Neurology switched her to Keppra, which stopped the seizures but made her quiet and nauseous. She threw up a couple of times, she had a fever and her chest and throat were rubbed raw from coughing. And she often complained of "hurting, Mama." After looking up the side effects of Keppra I called the neurologist about twelve times before I finally got them to switch her to something else. The nasty side effects went away, but she was still complaining of a vague and occasionally excruciating pain.

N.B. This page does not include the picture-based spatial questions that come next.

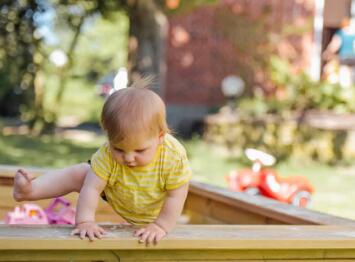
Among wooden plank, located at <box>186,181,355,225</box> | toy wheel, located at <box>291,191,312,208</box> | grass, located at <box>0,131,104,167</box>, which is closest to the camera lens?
wooden plank, located at <box>186,181,355,225</box>

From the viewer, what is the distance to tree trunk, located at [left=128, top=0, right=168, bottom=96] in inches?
397

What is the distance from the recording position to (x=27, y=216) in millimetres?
3582

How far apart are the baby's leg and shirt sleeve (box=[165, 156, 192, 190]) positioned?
33 cm

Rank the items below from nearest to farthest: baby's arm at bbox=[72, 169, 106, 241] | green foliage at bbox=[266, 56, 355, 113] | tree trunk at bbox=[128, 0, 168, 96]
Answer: baby's arm at bbox=[72, 169, 106, 241]
tree trunk at bbox=[128, 0, 168, 96]
green foliage at bbox=[266, 56, 355, 113]

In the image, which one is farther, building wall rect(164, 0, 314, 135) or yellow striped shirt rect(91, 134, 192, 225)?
building wall rect(164, 0, 314, 135)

We are masking her pain with a powerful prescription and trying to pin down a more definite source so we can get her a proper treatment. The long and the short of it is that we've had a rough summer, but it is now fall and as the blistering heat has faded away, so has Maisie's many woes, at least a bit. On the first day of fall, just a week ago, my doctor confirmed wonderful news.

I'm pregnant.

So that's nice.

A rough month

August has not been kind to my Maisie the Great. She's been getting progressively sicker since they we first came home from the hospital (kind of ironic.) After the nephrologist took her off all her medicine and she had to be rushed to the PICU for emergency respiratory failure, uncontrollable seizures, and severe pain. At first, we were able to control her seizures and her breathing long enough for her to get over HUS. She was doing really well for a few days, we took her home and then had the feeding tube fiasco and finally got home and were resting for, oh, five hours before she started seizing violently. These were not her normal seizures, just a few seconds long and/or isolated to a single hand/foot/facial muscle. These were full-body, tonic clonic or grand mal seizures. It was terrifying. She would pitch forward and shake from her head to her foot, foam at the mouth, her eyes would roll, and all I could do was hold her. This went on for four days. I called the epilepsy neurologist as soon as it became clear this wasn't some random, one-off thing, and she changed her medicine. We picked up the new prescription the next day, and it reduced the grand mal seizures but only to the extent that she is now constantly seizing in one hand, foot, eye, lip, cheek, something. The neurologist cannot see her because another patient is a state of emergency. His life is threatened, and our doctor needs to throw her whole weight behind this little boy. That's okay.

Maisie is in a lot of obvious pain. She cries almost constantly and has stopped speaking for the most part. As I write this my poor baby is slumped over my lap, wailing. I can do nothing for her. We don't know what causes her pain.